:: Supplied data
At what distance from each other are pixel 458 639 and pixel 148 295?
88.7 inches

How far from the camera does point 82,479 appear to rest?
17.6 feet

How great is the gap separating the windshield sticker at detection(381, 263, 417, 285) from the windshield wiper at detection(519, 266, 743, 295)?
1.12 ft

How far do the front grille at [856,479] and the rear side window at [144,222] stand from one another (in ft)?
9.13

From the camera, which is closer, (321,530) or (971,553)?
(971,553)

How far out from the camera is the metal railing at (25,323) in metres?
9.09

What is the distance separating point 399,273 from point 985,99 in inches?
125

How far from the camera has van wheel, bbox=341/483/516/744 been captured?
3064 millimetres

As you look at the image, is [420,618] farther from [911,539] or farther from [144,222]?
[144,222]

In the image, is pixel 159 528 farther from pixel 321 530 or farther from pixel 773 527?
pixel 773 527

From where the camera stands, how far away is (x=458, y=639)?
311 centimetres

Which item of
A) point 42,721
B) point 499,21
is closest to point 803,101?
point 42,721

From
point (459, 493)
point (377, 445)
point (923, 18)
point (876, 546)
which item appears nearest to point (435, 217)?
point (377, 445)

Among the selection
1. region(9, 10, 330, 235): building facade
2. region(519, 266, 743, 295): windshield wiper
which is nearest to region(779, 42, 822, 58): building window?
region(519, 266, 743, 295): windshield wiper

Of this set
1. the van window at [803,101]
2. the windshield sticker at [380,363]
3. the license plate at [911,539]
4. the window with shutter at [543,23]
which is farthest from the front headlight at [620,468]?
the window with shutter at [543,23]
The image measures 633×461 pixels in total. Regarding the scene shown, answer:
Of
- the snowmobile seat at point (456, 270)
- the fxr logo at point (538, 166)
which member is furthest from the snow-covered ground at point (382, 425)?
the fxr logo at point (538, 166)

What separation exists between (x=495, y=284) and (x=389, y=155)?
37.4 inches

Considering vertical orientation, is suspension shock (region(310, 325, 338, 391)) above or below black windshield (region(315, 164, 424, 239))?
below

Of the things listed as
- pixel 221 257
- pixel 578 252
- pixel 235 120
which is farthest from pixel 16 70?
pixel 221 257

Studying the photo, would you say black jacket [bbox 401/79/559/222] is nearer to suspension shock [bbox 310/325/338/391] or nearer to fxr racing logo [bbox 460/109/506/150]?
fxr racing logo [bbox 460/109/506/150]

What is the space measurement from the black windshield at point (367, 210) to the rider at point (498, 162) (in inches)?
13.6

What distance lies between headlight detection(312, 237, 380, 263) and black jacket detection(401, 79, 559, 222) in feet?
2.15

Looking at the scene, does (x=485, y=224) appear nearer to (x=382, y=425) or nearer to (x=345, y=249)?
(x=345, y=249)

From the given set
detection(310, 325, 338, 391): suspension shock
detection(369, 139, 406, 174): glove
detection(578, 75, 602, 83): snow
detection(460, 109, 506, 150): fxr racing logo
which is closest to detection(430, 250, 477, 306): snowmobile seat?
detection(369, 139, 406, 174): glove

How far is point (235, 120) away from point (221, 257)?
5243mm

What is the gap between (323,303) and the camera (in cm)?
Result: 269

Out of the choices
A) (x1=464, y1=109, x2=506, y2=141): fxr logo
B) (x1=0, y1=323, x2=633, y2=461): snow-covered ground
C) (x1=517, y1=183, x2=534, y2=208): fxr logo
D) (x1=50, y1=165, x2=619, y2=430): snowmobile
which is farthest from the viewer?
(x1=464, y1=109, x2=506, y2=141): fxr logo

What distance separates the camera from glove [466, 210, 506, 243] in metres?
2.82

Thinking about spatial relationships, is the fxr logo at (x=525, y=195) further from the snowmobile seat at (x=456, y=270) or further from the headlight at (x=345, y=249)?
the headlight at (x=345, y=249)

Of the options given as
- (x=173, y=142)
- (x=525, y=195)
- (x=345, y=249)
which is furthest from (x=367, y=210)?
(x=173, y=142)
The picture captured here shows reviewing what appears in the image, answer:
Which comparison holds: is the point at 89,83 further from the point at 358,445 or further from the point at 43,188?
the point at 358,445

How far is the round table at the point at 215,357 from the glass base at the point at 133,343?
::::
▶ [Required work]: Can you extract and repeat, word for word, the lines of the material from the line with "How far is point" to the line with "Result: 269", both included?

▶ [Solution for this task]:
How far is point (235, 120) away from point (221, 257)?
5243mm

What is the gap between (323,303) and the camera (in cm)?
Result: 269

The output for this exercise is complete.